> Document section
It is undoubtedly a good investment of public money, and will tend to satisfy this class in our community, that those in authority will do them full justice in furnishing a liberal education, so as to fit them to become good citizens. We have asked for an appropriation of $60,000 for the support of these schools during this year, and expect to erect another suitable building for their use.”
“Music Teacher introduced to Colored Schools in 1874. Prior to Professor Grady the students received only such instruction in music as enabled them to sing, by rote, simple melodies used at the opening and closing of school.
Colored Grammar School No. 1 deserves mention for the success that has attended the labors of its teachers. Its reflex influence upon the Primary Schools is very much of the nature of our High Schools upton the Grammar Schools, and now that the property occupied by this school is owned by the city, it can be enlarged to receive all well qualified pupils from the colored Primary Schools.
In our schools drawing has been taught successfully in the Female High Schools for more than 10 years. It has been taught in the Primary and Grammar Schools for 2 years and will be introduced in the City College in a short time. (Drawing was not being taught in the Colored Schools.)”
Baltimore Board of School Commissioners Vol. 49 – Annual Report, 1878
Total expenses of White Schools: $734,548.62 (pg xiii)
Total expenses of Colored Schools: $59,254.24 (pg iv)
On attendance: “Most of the Colored schools present an example on the other extreme, some of them securing an average attendance not greater than forty percent. Here the teacher may do all that is possible, but parents have not a proper appreciation of the necessity for regular attendance. Some of the principals do not observe the rules relating to truancy. Absentees are not always required to furnish satisfactory reasons for absence as they should be – teachers and parents being both imposed upon. Truancy seldom occurs in our best Primaries in certain localities, but in a few schools this evil prevails to too great an extent and is due mainly to mismanagement on the part of those called upon by the rules of the Board to correct it.” (pg 31)

> Extracted information
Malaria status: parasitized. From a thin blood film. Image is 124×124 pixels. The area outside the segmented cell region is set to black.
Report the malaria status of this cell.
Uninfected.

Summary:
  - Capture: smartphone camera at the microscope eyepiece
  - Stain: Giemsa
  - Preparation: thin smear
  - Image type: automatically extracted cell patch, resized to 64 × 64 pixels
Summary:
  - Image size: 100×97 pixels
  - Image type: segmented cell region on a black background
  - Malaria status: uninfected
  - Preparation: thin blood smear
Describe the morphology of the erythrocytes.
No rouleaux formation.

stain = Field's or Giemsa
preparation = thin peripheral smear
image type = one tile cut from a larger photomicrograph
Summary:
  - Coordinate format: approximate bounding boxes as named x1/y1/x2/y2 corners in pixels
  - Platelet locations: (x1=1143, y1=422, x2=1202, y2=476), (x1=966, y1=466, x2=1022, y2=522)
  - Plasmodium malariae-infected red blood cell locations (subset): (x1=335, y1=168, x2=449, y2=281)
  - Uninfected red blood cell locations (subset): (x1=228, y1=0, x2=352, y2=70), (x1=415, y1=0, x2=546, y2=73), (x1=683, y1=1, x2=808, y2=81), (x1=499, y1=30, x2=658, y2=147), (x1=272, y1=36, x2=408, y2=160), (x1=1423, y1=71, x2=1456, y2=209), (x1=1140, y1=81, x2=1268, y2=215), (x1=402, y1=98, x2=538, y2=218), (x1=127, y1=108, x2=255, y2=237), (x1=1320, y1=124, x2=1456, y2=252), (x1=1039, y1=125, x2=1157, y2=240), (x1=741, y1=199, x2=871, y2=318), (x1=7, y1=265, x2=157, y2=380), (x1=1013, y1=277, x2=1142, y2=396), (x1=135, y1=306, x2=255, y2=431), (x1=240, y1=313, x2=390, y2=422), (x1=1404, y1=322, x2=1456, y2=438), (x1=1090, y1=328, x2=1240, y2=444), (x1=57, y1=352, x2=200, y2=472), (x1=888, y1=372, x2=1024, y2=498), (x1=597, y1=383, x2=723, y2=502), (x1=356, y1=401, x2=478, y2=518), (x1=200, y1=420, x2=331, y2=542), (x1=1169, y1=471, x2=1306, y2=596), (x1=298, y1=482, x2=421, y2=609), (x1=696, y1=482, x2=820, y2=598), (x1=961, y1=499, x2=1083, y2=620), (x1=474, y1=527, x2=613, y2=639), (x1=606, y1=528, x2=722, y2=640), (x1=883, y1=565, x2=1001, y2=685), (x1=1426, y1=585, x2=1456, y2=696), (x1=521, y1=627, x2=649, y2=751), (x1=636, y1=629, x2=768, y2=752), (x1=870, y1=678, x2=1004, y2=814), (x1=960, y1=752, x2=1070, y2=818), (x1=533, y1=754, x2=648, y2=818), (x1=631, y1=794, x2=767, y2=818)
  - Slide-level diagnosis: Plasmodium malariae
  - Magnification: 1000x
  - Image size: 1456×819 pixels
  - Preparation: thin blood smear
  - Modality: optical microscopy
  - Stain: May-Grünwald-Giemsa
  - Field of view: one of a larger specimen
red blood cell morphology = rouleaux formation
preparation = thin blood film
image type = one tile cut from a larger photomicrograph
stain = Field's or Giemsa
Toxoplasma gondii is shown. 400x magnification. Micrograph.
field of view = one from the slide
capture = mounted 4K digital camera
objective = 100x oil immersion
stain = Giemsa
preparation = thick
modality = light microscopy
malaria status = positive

> Goals
A) In the Baltimore school report excerpt, in what year was a music teacher introduced to the Colored Schools?
B) Reproduce the part of the Baltimore school report excerpt starting with "Baltimore Board of" and going on through "Schools: $59,254.24 (pg iv)".

> Written answers
A) 1874

B)
Baltimore Board of School Commissioners Vol. 49 – Annual Report, 1878
Total expenses of White Schools: $734,548.62 (pg xiii)
Total expenses of Colored Schools: $59,254.24 (pg iv)